Stored items

------------------------------

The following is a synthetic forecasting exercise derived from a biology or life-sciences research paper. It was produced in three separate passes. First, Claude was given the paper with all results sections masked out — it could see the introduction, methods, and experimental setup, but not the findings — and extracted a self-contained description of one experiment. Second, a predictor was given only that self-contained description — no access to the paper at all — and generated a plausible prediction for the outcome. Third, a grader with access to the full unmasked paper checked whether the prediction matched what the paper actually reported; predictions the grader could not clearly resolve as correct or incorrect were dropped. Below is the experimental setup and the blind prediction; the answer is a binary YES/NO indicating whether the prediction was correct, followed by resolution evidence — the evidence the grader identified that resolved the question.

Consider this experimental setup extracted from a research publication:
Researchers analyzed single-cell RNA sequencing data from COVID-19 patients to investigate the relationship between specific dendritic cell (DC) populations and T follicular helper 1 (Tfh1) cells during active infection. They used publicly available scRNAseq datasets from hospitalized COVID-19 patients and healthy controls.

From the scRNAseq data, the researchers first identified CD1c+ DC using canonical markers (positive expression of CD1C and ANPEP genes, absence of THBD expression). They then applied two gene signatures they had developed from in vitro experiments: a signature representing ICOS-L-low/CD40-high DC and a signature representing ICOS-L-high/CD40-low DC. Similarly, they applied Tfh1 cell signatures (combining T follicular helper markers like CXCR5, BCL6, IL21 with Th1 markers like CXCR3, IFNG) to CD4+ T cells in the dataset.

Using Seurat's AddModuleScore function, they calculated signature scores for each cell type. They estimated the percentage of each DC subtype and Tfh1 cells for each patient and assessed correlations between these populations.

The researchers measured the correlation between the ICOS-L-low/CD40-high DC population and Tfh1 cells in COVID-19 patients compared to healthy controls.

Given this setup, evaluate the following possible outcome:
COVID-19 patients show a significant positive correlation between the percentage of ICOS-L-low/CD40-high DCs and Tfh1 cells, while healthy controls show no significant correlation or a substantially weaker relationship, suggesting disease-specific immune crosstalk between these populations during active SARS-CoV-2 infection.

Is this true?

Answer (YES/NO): NO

------------------------------

◆ **TRY IT**: Filter these records, keeping every line where the word "this" occurs.

◆ **TASK RESPONSE**:
Consider this experimental setup extracted from a research publication:
Given this setup, evaluate the following possible outcome:
Is this true?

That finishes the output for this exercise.